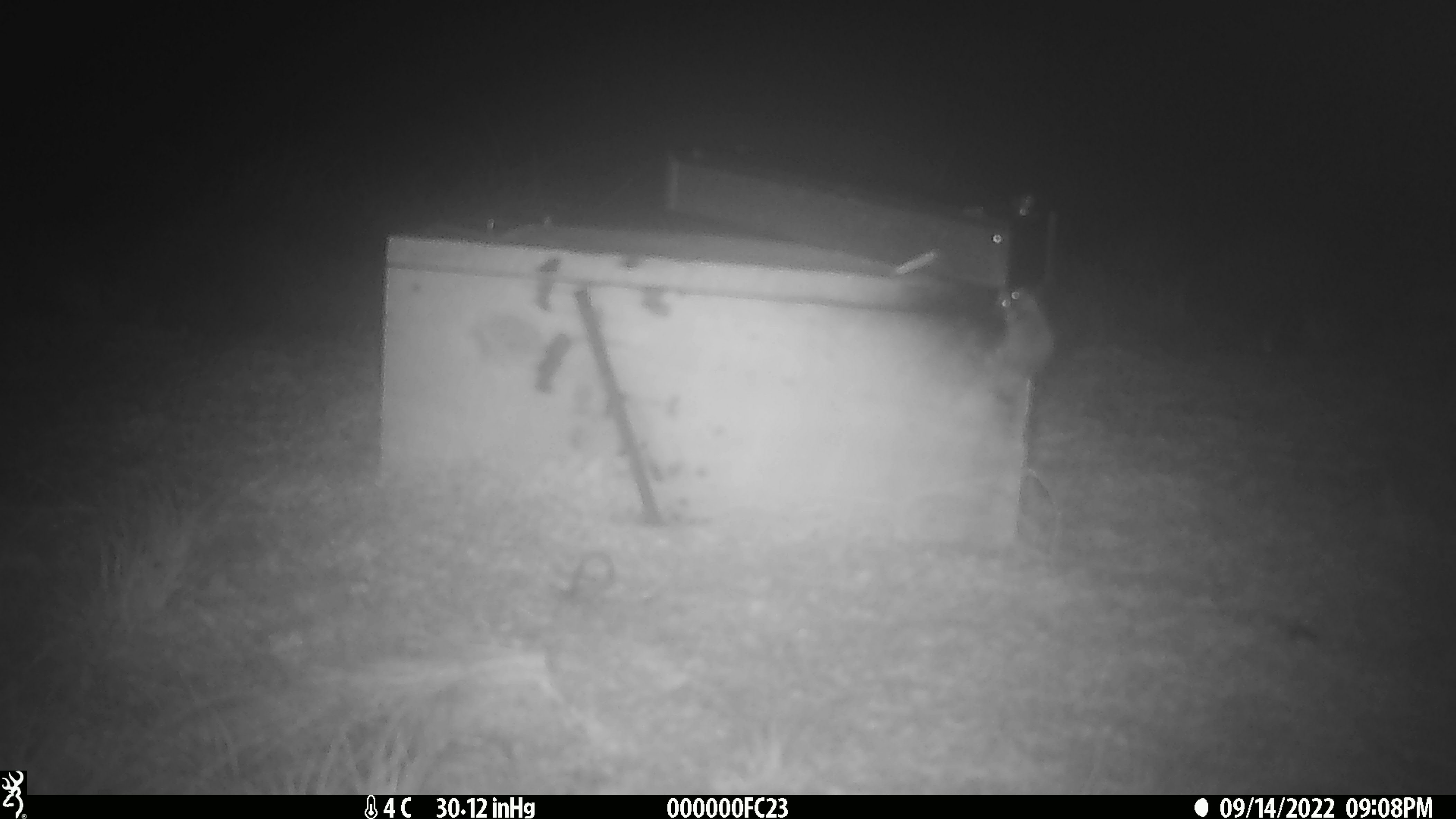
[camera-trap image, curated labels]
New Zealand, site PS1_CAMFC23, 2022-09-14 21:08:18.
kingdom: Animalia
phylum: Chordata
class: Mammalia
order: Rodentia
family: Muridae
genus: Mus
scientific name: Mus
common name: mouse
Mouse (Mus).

────

• **What you should do**: Please copy out the entries above exactly as they appear, but skip their images.

• **Reply**:
[camera-trap image, curated labels]
New Zealand, site PS1_CAMFC23, 2022-09-14 21:08:18.
kingdom: Animalia
phylum: Chordata
class: Mammalia
order: Rodentia
family: Muridae
genus: Mus
scientific name: Mus
common name: mouse
Mouse (Mus).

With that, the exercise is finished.